### [What the task requires]
Copy every item below word for word, from the first through the last.
-------- Recorded information
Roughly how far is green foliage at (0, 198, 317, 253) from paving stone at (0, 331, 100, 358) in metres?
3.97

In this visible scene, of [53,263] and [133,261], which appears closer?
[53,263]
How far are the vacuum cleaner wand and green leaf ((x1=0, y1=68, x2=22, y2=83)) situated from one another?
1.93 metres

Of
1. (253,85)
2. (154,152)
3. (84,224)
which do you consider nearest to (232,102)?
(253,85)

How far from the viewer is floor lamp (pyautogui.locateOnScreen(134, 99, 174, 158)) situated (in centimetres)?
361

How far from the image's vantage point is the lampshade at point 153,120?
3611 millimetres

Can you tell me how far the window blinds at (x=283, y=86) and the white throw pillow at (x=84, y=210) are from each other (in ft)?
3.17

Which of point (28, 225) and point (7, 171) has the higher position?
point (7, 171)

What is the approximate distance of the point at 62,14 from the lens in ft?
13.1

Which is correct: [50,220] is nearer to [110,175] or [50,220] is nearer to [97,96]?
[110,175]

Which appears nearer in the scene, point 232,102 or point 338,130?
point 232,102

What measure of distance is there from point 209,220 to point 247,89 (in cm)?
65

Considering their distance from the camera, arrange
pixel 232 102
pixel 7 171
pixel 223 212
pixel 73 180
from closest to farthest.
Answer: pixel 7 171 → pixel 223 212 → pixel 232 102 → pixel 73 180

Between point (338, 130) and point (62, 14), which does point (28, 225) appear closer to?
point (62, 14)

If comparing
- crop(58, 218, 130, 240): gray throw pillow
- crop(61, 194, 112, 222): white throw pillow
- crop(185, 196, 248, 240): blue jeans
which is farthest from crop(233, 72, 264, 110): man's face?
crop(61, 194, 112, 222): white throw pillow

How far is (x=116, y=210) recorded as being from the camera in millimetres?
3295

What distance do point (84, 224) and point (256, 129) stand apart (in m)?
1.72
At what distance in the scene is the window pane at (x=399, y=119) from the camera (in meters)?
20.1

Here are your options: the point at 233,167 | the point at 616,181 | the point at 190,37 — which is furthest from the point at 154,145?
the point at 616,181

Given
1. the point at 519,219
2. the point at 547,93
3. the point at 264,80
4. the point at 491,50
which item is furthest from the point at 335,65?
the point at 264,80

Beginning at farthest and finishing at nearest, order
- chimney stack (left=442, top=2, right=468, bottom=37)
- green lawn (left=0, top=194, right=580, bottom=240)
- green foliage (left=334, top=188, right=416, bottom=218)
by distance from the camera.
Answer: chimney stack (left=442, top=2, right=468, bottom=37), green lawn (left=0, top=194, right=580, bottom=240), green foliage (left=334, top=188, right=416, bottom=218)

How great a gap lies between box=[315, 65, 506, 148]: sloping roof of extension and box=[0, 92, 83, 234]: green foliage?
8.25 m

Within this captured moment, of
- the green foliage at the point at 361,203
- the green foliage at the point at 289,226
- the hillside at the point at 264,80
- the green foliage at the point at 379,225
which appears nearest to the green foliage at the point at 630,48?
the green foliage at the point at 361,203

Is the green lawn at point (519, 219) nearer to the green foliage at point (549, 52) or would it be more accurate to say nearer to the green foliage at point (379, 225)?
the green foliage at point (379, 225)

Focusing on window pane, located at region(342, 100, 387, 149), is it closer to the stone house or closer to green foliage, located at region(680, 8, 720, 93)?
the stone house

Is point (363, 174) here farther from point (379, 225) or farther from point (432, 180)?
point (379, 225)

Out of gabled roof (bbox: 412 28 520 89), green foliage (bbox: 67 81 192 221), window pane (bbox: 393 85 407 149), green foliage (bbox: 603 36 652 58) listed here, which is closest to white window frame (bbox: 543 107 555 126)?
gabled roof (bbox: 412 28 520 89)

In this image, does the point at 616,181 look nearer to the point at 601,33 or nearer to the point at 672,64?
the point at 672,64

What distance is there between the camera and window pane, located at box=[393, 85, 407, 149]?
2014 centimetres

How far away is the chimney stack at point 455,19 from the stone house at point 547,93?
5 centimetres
----------------
### [Answer to this exercise]
Roughly how far is green foliage at (0, 198, 317, 253) from paving stone at (0, 331, 100, 358) in metres?
3.97

In this visible scene, of [53,263] and [133,261], which appears closer?
[53,263]
How far are the vacuum cleaner wand and green leaf ((x1=0, y1=68, x2=22, y2=83)) situated from one another?
1.93 metres

Of
1. (253,85)
2. (154,152)
3. (84,224)
which do you consider nearest to (232,102)?
(253,85)

How far from the viewer is floor lamp (pyautogui.locateOnScreen(134, 99, 174, 158)) situated (in centimetres)?
361

How far from the image's vantage point is the lampshade at point 153,120?
3611 millimetres

Can you tell me how far the window blinds at (x=283, y=86) and the white throw pillow at (x=84, y=210) are from each other (in ft)?
3.17

Which of point (28, 225) and point (7, 171) has the higher position?
point (7, 171)

What is the approximate distance of the point at 62,14 from the lens in ft?
13.1

Which is correct: [50,220] is nearer to [110,175] or [50,220] is nearer to [97,96]?
[110,175]

Which appears nearer in the scene, point 232,102 or point 338,130?
point 232,102

What measure of distance is there from point 209,220 to point 247,89 (in cm)?
65

Considering their distance from the camera, arrange
pixel 232 102
pixel 7 171
pixel 223 212
pixel 73 180
from closest to farthest.
Answer: pixel 7 171 → pixel 223 212 → pixel 232 102 → pixel 73 180

Between point (338, 130) and point (62, 14), which does point (28, 225) appear closer to?
point (62, 14)

If comparing
- crop(58, 218, 130, 240): gray throw pillow
- crop(61, 194, 112, 222): white throw pillow
- crop(185, 196, 248, 240): blue jeans
which is farthest from crop(233, 72, 264, 110): man's face?
crop(61, 194, 112, 222): white throw pillow

How far is (x=116, y=210) recorded as being from the camera in millimetres?
3295

What distance do point (84, 224) and point (256, 129) stand apart (in m)?
1.72
At what distance in the scene is the window pane at (x=399, y=119) from the camera (in meters)?
20.1

Here are your options: the point at 233,167 | the point at 616,181 | the point at 190,37 — which is furthest from the point at 154,145?
the point at 616,181

Given
1. the point at 519,219
2. the point at 547,93
3. the point at 264,80
4. the point at 491,50
which item is furthest from the point at 335,65?
the point at 264,80

Beginning at farthest and finishing at nearest, order
- chimney stack (left=442, top=2, right=468, bottom=37)
- green lawn (left=0, top=194, right=580, bottom=240)
- green foliage (left=334, top=188, right=416, bottom=218)
by distance from the camera.
Answer: chimney stack (left=442, top=2, right=468, bottom=37), green lawn (left=0, top=194, right=580, bottom=240), green foliage (left=334, top=188, right=416, bottom=218)

How great a gap lies between box=[315, 65, 506, 148]: sloping roof of extension and box=[0, 92, 83, 234]: green foliage?
8.25 m

Within this captured moment, of
- the green foliage at the point at 361,203
- the green foliage at the point at 289,226
- the hillside at the point at 264,80
- the green foliage at the point at 379,225
which appears nearest to the green foliage at the point at 630,48?
the green foliage at the point at 361,203

Is the green lawn at point (519, 219) nearer to the green foliage at point (549, 52) or would it be more accurate to say nearer to the green foliage at point (379, 225)?
the green foliage at point (379, 225)

Focusing on window pane, located at region(342, 100, 387, 149), is it closer to the stone house or closer to green foliage, located at region(680, 8, 720, 93)?
the stone house

Is point (363, 174) here farther from point (379, 225) or farther from point (432, 180)?
point (379, 225)

Out of gabled roof (bbox: 412 28 520 89), green foliage (bbox: 67 81 192 221), window pane (bbox: 393 85 407 149), green foliage (bbox: 603 36 652 58) listed here, which is closest to white window frame (bbox: 543 107 555 126)?
gabled roof (bbox: 412 28 520 89)

In this image, does the point at 616,181 look nearer to the point at 601,33 or nearer to the point at 672,64?
the point at 672,64

What distance is there between the camera and window pane, located at box=[393, 85, 407, 149]?
2014 centimetres

How far away is the chimney stack at point 455,19 from the stone house at point 547,93?
5 centimetres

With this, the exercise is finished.